Il figlio di Beppe, garante dei 5 stelle, e altri tre amici accusati di stupro. I fatti risalgono all'estate 2019. Gli imputati negano tutte le accuse. In aula oggi i primi sette testimoni

Ciro Grillo, al via il processo
Ansa foto
Il tribunale di Tempio

Comincia oggi al tribunale di Tempio Pausania il dibattimento del processo a porte chiuse contro Ciro Grillo, figlio di Beppe, Francesco Corsiglia, Edoardo Capitta e Vittorio Lauria, i quattro amici genovesi, oggi 22enni, accusati di violenza sessuale di gruppo su due ragazze milanesi, reato che sarebbe stato compiuto nella notte tra il 16 e 17 luglio 2019 nella villa dei Grillo, a Porto Cervo, in Costa Smeralda.
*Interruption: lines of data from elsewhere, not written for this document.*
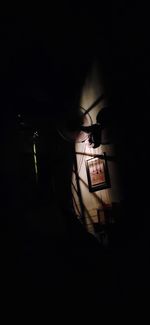 High angle view of silhouette man in darkroom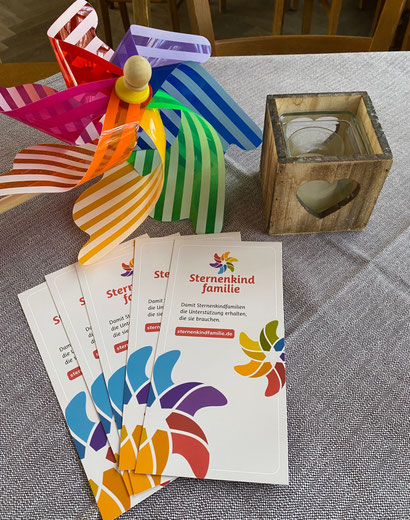 Buntes Windrad, Flyer von Sternenkindfamilie, und Windlicht auf einem Tisch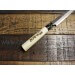 Couteau Takohiki japonais artisanal JIKKO Tokusei lame 24cm Nihon Steel manche magnolia gravé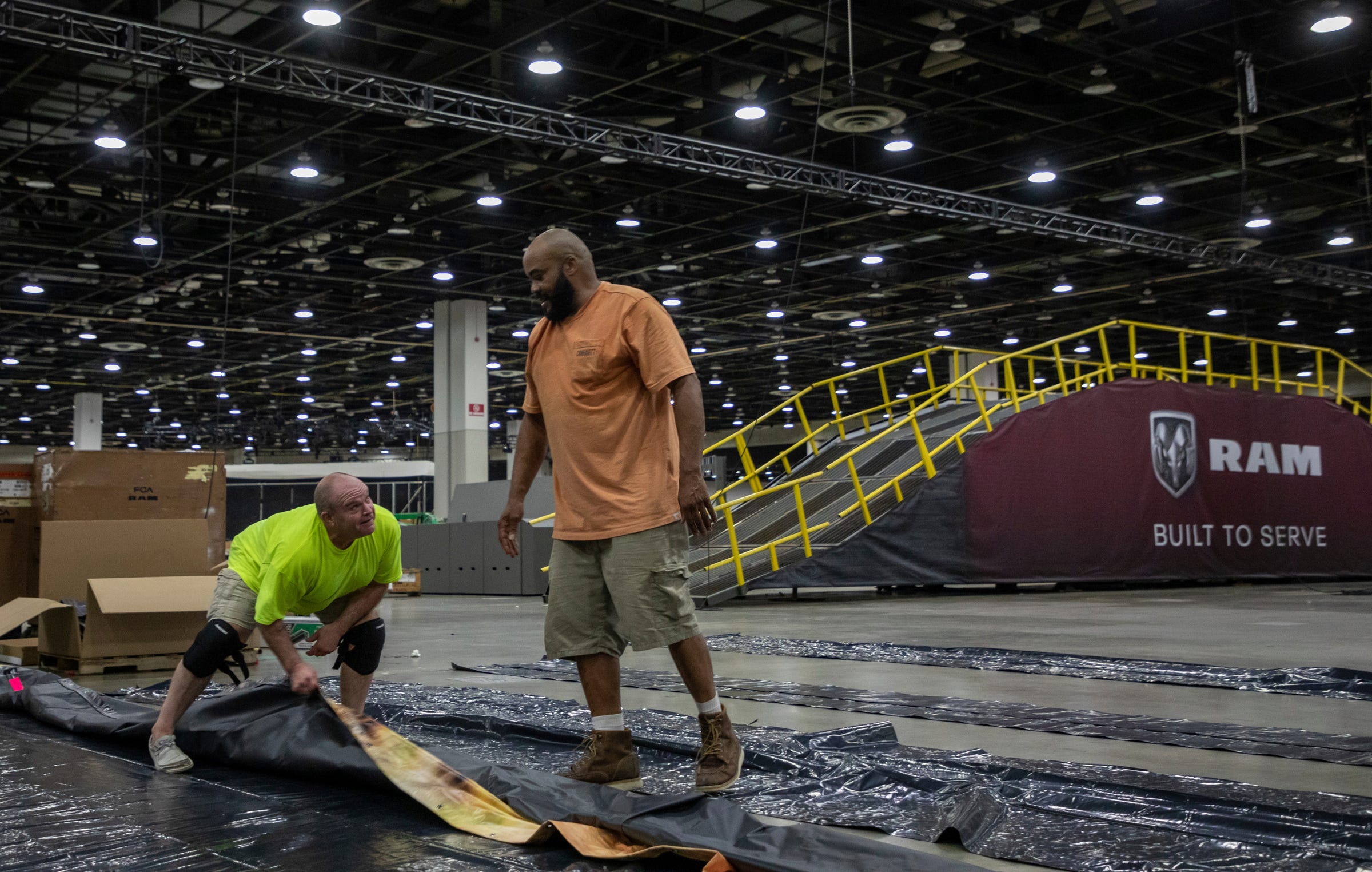 Local union workers Steve Clifford, 56, left, and Robert Embryo roll a large Jeep display before the 2022 North American International Auto Show inside the Huntington Place convention center in Detroit on Friday, Sept. 2, 2022.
Stamattina in aula saranno sentire le deposizioni dei primi sette testimoni citati dal procuratore Gregorio Capasso. Davanti al collegio di giudici presieduto da Marco Contu, compariranno i carabinieri della Compagnia di Milano dove le ragazze hanno presentato la denuncia e i militari di Genova che hanno compiuto perquisizioni e sequestri per conto della Procura nelle abitazioni dei quattro imputati. Si tratta dei primi testi fra i cinquantasei ammessi a dibattimento dai giudici per cercare di arrivare a una verità processuale. 

In aula non dovrebbero esserci né gli imputati, difesi da un corposo pool di avvocati (Enrico Grillo, Ernesto Monteverde, Sandro Vaccaro, Gennaro Velle, del Foro di Genova, Antonella Cuccureddu e Mariano Mameli del Foro di Sassari), né le due ragazze, costituitesi parti civili e rappresentate dagli avvocati Giulia Bongiorno e Vinicio Nardo. La denuncia è partita da una ragazza italo-norvegese che vive a Milano. Rientrata a casa dopo le vacanze in Sardegna, la giovane, 19enne all'epoca dei fatti, aveva raccontato ai carabinieri di essere stata stuprata dai quattro amici nella villetta di Beppe Grillo, dopo una serata trascorsa al Billionaire, dove lei e un'amica avevano conosciuto Ciro e gli altri. Poi si erano trasferiti tutti nella residenza di Porto Cervo per concludere la nottata. Qui la ragazza ha denunciato di essere stata costretta a bere vodka, quindi stuprata prima dal solo Corsiglia e in un secondo momento anche dagli altri tre. Tutto ripreso con gli smartphone dai quattro amici. Video e foto che sono stati sequestrati e ammessi agli atti del processo insieme ai messaggi in chat scambiati fra loro e fra le due ragazze. La Procura accusa il gruppo di stupro anche nei confronti della seconda ragazza, oggetto di foto oscene scattate mentre lei dormiva su un divano.